Is that number true?
Depends on which context you choose.
Washington D.C. experienced a surge in homicides in 2015. There were 162 victims of homicides in 2015, as compared to 105 in 2014, 104 in 2013 and 88 in 2012. The year over year increase from 2014 to 2015 is a 54 percent increase. (The most likely victim of a homicide in 2015 was a 24-year-old black male.)
As of today, D.C. has experienced 71 homicides. (The Metropolitan Police Department’s websites tallies 70 homicides for the same time period. D.C. Witness reached out to MPD earlier Thursday to find out if a case had been reclassified and was told to expect an answer Friday.) Compared to this time last year, the city had 79 homicides– which is a decrease in the number of homicides year to date, but still closer to the numbers seen in 2015 than years before. Though the number is currently 71, there are cases that could still count against the tally for previous months. (There are times when a person will die months or even years after the initial incident that leads to their death, and their homicide is counted on the date they die. There are other times when it takes a few months for the medical examiner to decide a case is a homicide and the case counts for the month/year total when the homicide took place.)

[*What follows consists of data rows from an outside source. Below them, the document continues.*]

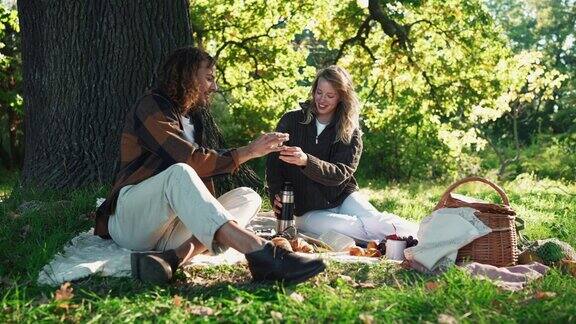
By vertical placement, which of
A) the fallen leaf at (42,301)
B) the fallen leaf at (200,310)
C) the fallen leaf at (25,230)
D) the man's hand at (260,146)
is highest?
the man's hand at (260,146)

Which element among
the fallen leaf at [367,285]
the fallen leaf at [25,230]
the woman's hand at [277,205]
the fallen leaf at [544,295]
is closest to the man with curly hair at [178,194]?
the fallen leaf at [367,285]

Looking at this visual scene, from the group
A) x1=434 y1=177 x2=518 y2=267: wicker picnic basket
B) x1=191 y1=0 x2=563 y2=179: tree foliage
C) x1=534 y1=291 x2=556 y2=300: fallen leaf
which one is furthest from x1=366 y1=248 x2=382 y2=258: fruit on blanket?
x1=191 y1=0 x2=563 y2=179: tree foliage

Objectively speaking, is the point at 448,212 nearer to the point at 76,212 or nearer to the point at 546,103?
the point at 76,212

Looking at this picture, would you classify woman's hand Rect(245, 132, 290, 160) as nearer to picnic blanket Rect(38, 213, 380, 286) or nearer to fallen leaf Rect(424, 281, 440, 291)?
picnic blanket Rect(38, 213, 380, 286)

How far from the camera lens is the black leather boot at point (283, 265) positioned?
3.91 metres

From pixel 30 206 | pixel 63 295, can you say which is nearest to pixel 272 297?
pixel 63 295

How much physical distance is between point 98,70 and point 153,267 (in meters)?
3.34

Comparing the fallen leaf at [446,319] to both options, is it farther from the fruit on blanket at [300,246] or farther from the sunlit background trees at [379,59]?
the sunlit background trees at [379,59]

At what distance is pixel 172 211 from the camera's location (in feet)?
14.2

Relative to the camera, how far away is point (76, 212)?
5832 millimetres

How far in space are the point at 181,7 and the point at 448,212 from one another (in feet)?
11.5

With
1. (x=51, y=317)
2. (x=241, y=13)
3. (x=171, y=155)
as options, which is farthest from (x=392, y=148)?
(x=51, y=317)

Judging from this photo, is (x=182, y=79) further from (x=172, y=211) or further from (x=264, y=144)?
(x=172, y=211)

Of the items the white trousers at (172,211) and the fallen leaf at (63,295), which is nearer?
the fallen leaf at (63,295)
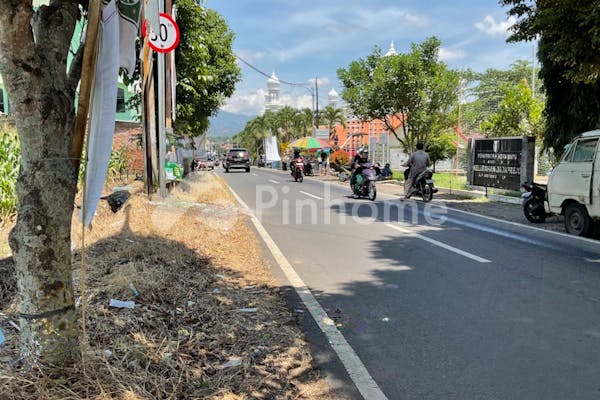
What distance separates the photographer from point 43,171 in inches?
106

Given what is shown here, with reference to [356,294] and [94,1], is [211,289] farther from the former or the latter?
[94,1]

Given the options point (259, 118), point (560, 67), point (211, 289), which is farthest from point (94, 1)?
point (259, 118)

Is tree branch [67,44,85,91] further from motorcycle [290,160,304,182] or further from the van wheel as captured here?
motorcycle [290,160,304,182]

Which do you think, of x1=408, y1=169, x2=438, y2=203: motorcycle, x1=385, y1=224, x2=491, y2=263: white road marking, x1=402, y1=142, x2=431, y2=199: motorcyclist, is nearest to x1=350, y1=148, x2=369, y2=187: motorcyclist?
x1=402, y1=142, x2=431, y2=199: motorcyclist

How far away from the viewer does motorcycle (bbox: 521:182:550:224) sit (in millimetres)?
10781

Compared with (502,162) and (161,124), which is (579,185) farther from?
(161,124)

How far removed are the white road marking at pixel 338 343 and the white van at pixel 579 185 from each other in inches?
231

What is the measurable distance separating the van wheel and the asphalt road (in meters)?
0.35

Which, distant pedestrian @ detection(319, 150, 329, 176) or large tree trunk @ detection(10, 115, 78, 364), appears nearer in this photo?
large tree trunk @ detection(10, 115, 78, 364)

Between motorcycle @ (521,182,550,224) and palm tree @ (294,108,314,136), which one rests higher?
palm tree @ (294,108,314,136)

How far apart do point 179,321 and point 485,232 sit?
→ 715 centimetres

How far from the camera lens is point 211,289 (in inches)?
216

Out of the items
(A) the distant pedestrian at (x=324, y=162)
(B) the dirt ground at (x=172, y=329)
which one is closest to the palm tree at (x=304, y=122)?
(A) the distant pedestrian at (x=324, y=162)

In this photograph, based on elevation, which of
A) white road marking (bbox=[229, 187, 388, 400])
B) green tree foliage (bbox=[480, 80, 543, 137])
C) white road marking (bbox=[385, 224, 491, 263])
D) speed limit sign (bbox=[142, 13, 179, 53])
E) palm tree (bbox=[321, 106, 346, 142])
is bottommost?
white road marking (bbox=[229, 187, 388, 400])
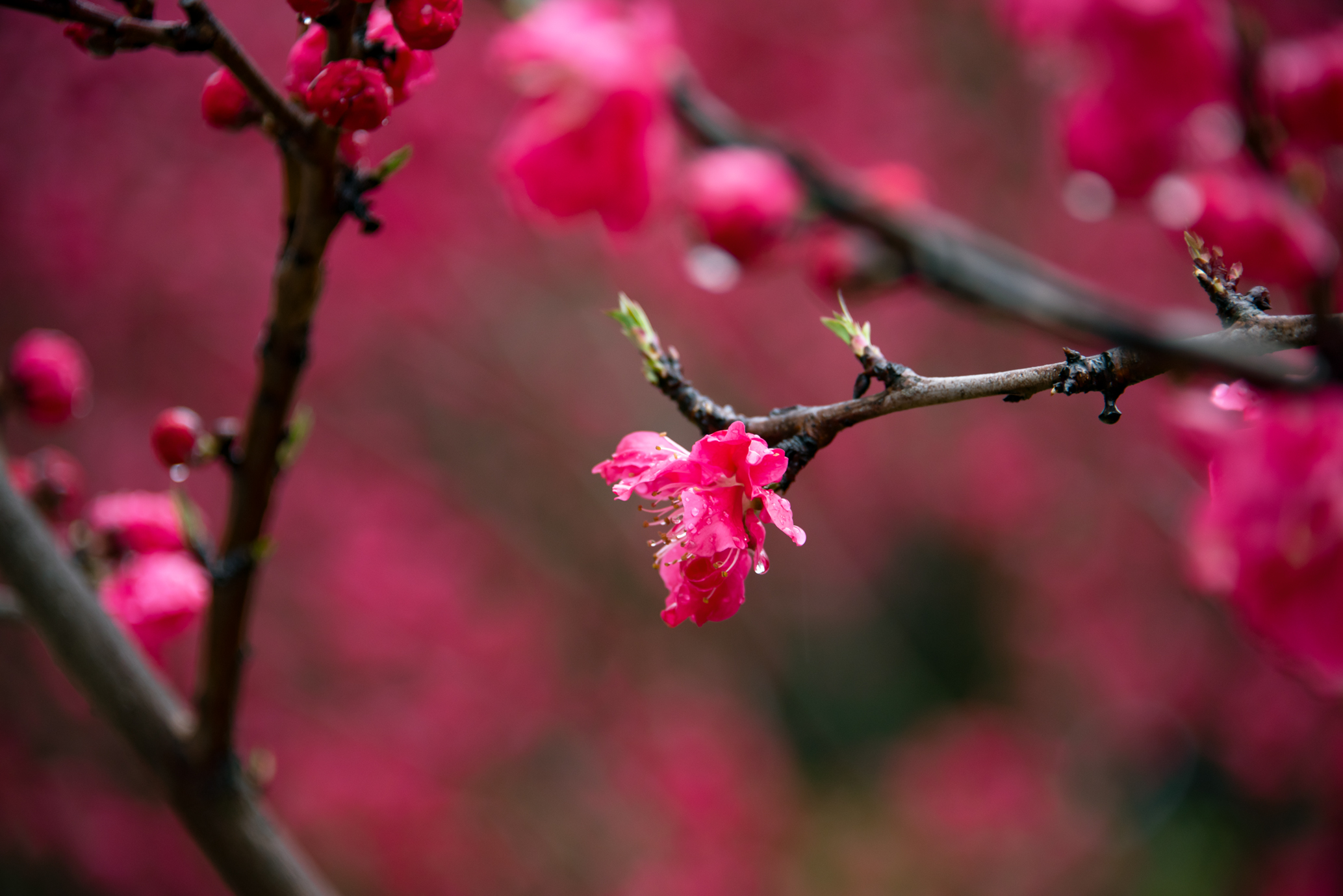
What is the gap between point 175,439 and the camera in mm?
464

Until recently D.C. had been on track to maintain the same numbers seen in the 2015 spike. For the first four months of the year, the city experienced more or the same number of homicides each month as it had in 2015; but it was in May and June, when the city saw a staggering increase in homicides in 2015 (17 in May, 19 in June, 16 in July) that the 2016 number began to show signs of slowing down.
As others have pointed out, the city’s 2015 and 2016 numbers are still much lower than the highs seen in the 1990’s and early 2000’s: D.C. experienced 482 homicides in 1991.